Where do you think the managed service provider market is today in terms of AI maturity?

Jason: I think overall, the MSP market is in its infancy with the usage of this technology. Many providers are still trying to figure out the right way to incorporate AI, and many who jumped in early are struggling to see tangible outputs and benefits.

Part of the reason is that to take advantage of AI, you have to go beyond just deploying the technology. You have to think about how it interacts with workflows and actually change those workflows to benefit from it.

At this point, most MSPs see AI as something that supports analysts and helps make their jobs more streamlined so they can reinvest time in higher-value things—helping organizations with IT strategy, cutting through data, and turning that data into intelligence and insight.

I think most providers will figure it out. It’s a crawl-walk-run journey. At ITS, our approach is pragmatic: we look for opportunities where our teams are spending non-value-added time, use technology to remove that, and allow technicians to pivot into higher-value client engagements. That’s what will separate providers who use AI effectively from those who don’t.

 

Can you share examples where AI has removed friction and noticeably improved client outcomes?

Jason: Absolutely. One is context-aware problem resolution. AI helps surface the most likely fixes for issues based on historical data, increasing first-contact resolution rates and improving accuracy over time.

Another is client sentiment analysis. By analyzing ticket history, communications, and reports, AI can help us identify potential friction in client relationships before it turns into a formal issue. That allows us to be proactive rather than reactive, something clients expect from a trusted partner.

We’re also piloting AI-assisted ticket intake. Often, clients don’t submit all the information needed to resolve an issue efficiently. AI can identify gaps, automatically request missing details, and prepare the ticket so our analysts can begin work immediately. That saves time for both our teams and our clients.

 

How does IT Solutions handle data privacy and security when AI is involved in service delivery?

Jason: The number of AI tools in the market is growing rapidly, and many make compelling promises. But adopting them haphazardly presents risk to both our business and our clients.

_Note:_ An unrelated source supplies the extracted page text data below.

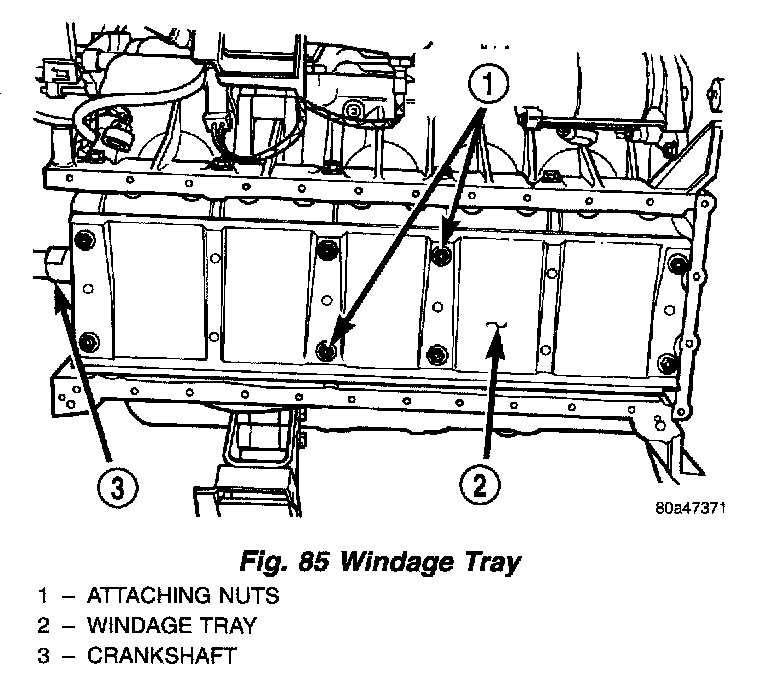 1

3

2

80a47371

Fig. 85 Windage Tray

1 – ATTACHING NUTS
2 – WINDAGE TRAY
3 – CRANKSHAFT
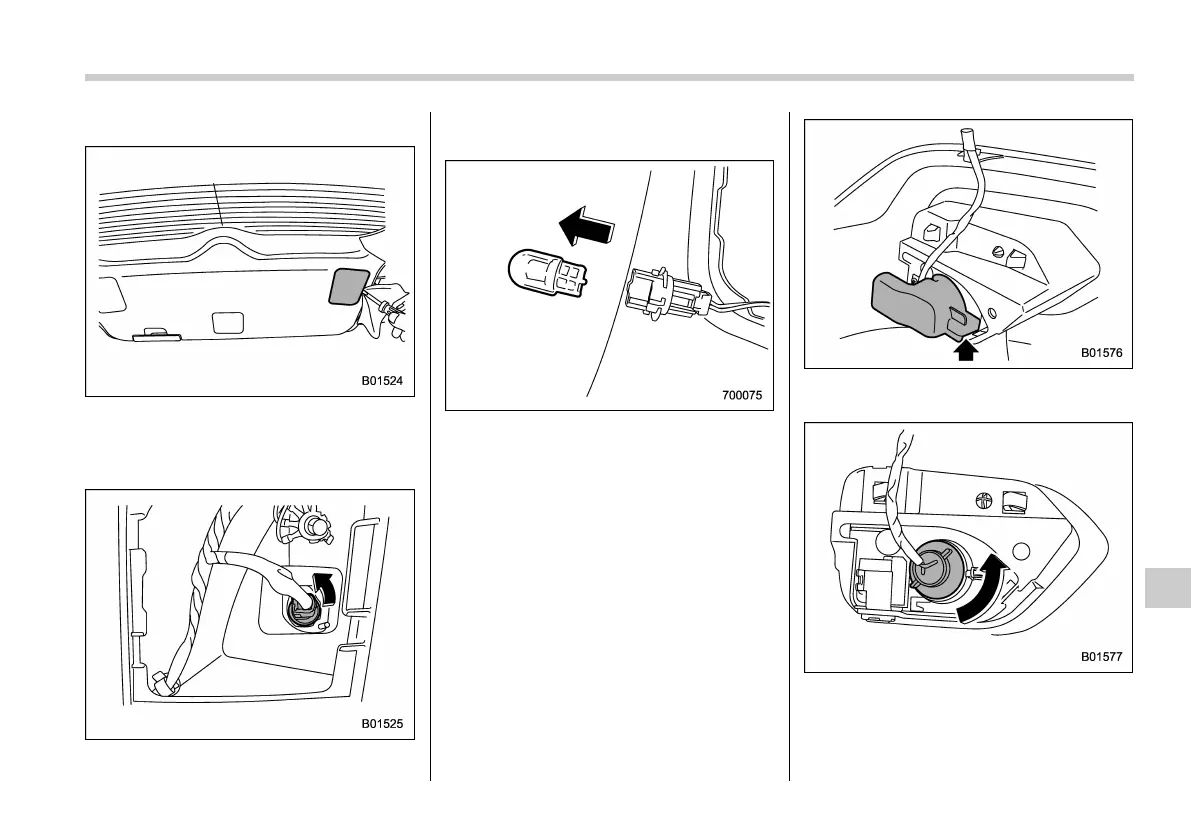 B01524

B01525

700075

B01576

B01577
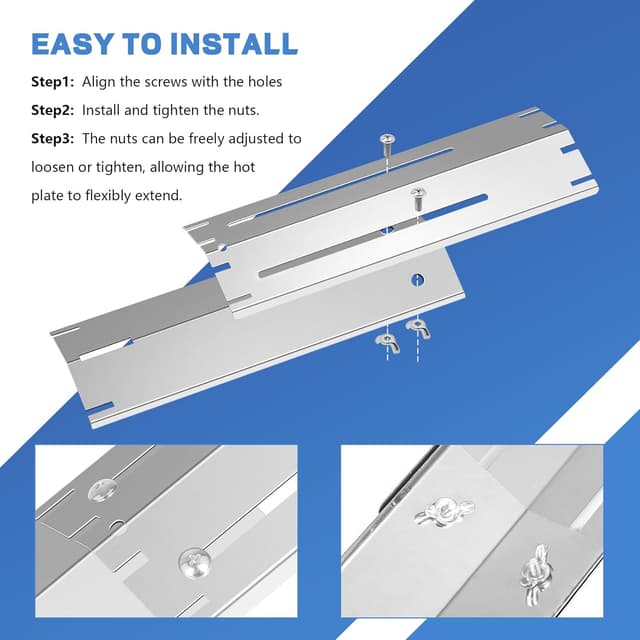 EASY TO INSTALL

Step1: Align the screws with the holes

Step2: Install and tighten the nuts.

Step3: The nuts can be freely adjusted to loosen or tighten, allowing the hot plate to flexibly extend.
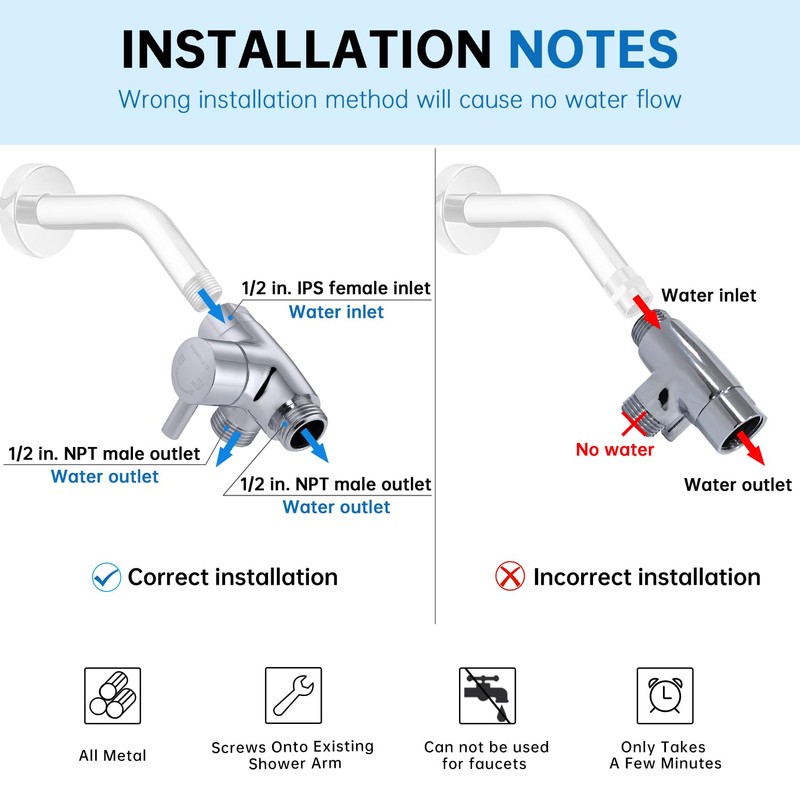 INSTALLATION NOTES
Wrong installation method will cause no water flow

1/2 in. IPS female inlet
Water inlet
1/2 in. NPT male outlet
Water outlet
1/2 in. NPT male outlet
Water outlet

Correct installation

Water inlet
No water
Water outlet

Incorrect installation

All Metal

Screws Onto Existing Shower Arm

Can not be used for faucets

Only Takes A Few Minutes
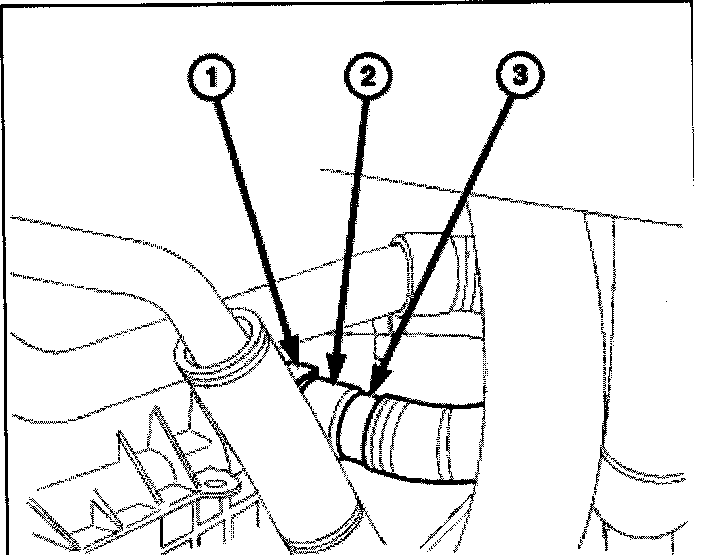 1
2
3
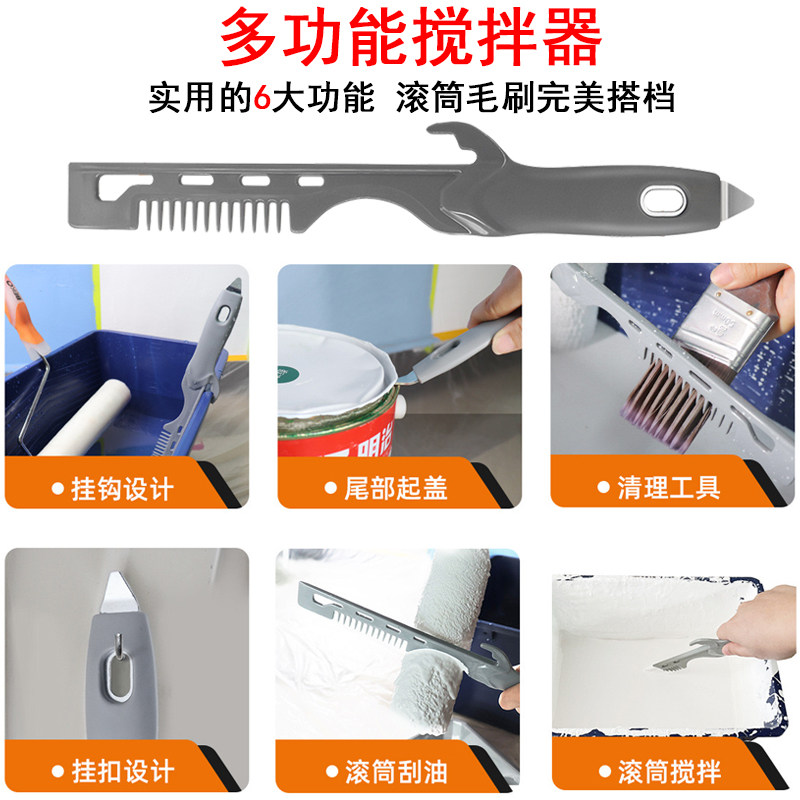 多功能搅拌器

实用的6大功能 滚筒毛刷完美搭档

● 挂钩设计

● 尾部起盖

● 清理工具

● 挂扣设计

● 滚筒刮油

● 滚筒搅拌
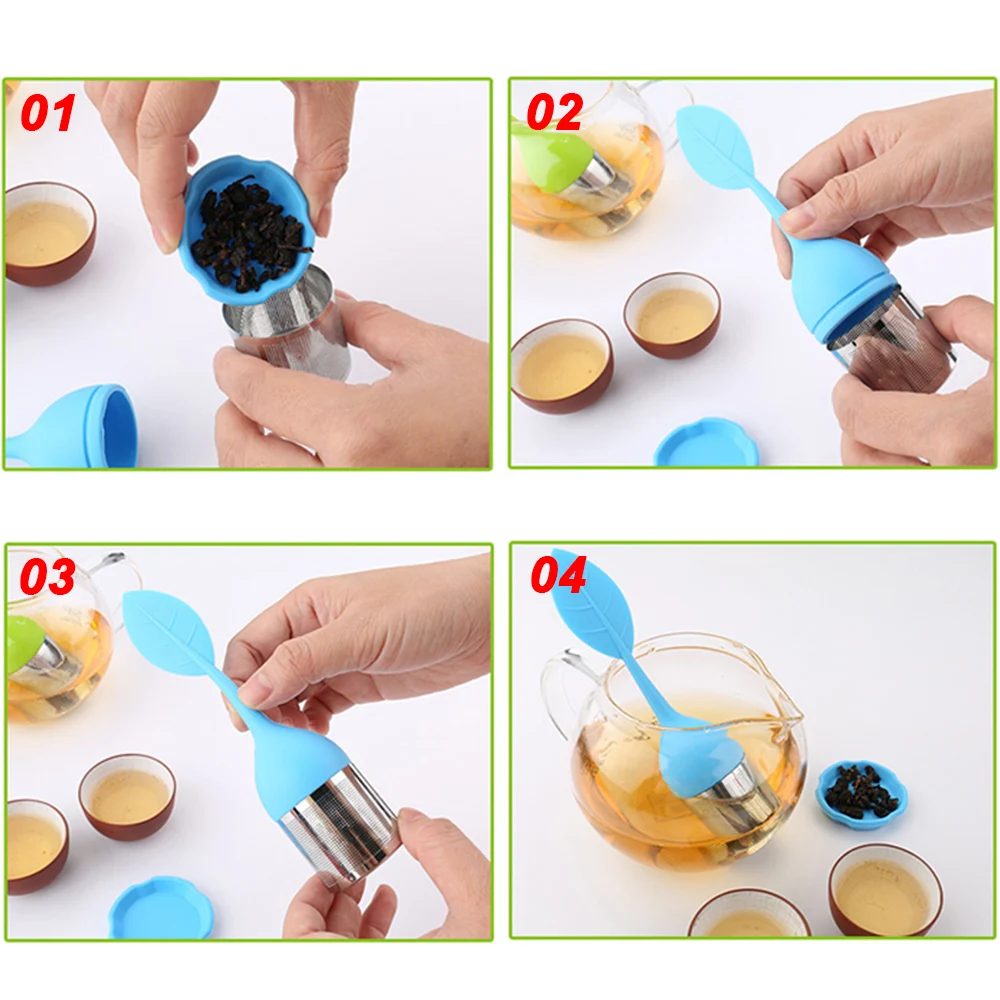 01

02

03

04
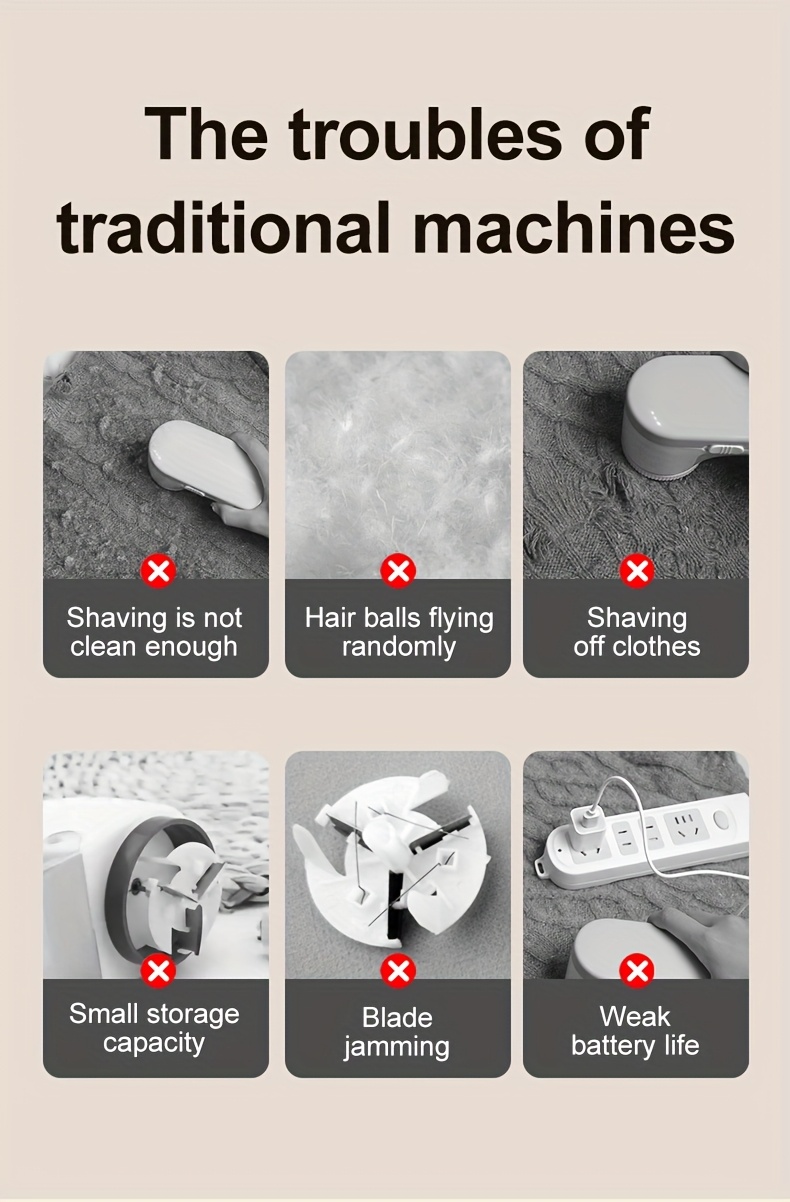 The troubles of traditional machines

Shaving is not clean enough

Hair balls flying randomly

Shaving off clothes

Small storage capacity

Blade jamming

Weak battery life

Many tools operate in environments where there’s little control over how data is used, including whether it’s used to fine-tune models. Our approach has been to be very cautious in the tools we employ. We work with tools that operate entirely within our local environment, ensure client-centric data segregation, and ensure that data isn’t used for future tuning.

We’ve been very selective to ensure that tools meet security criteria and align with regulatory frameworks such as GDPR. Security will always be at the forefront of how we evolve our AI strategy.

 

How is AI changing the economics of managed services, and how do those gains ultimately get shared with clients?

Jason: There’s a misunderstanding in the market that deploying AI will automate outcomes, grow MSP margins, and that clients won’t see benefits. The reality is different.

MSP environments are highly heterogeneous. Clients bring hundreds of vendors and thousands of technologies, and automating everything isn’t possible today. AI becomes a ride-along technology that augments analysts and frees up time for higher-value work.

It’s not fundamentally changing how MSPs operate to drive massive margin improvements yet. It’s about better outcomes and spending more time with customers. As technology evolves, the economy will change, and both clients and investors will benefit, but we’re not there yet.


 

 

 

 

 

About Jason Hilling

Jason Hilling is the Chief Operating Officer at IT Solutions, where he leads initiatives focused on service delivery excellence, process scalability and maturity, AI, tools and automation, and overall client success. He brings more than 25 years of cybersecurity, managed services, and leadership experience across domestic and international MSP and MSSP environments. Jason has held senior leadership roles at organizations including LevelBlue, NETSCOUT, IBM, and Internet Security Systems, Inc., helping businesses worldwide strengthen security, scale operations, and drive innovation.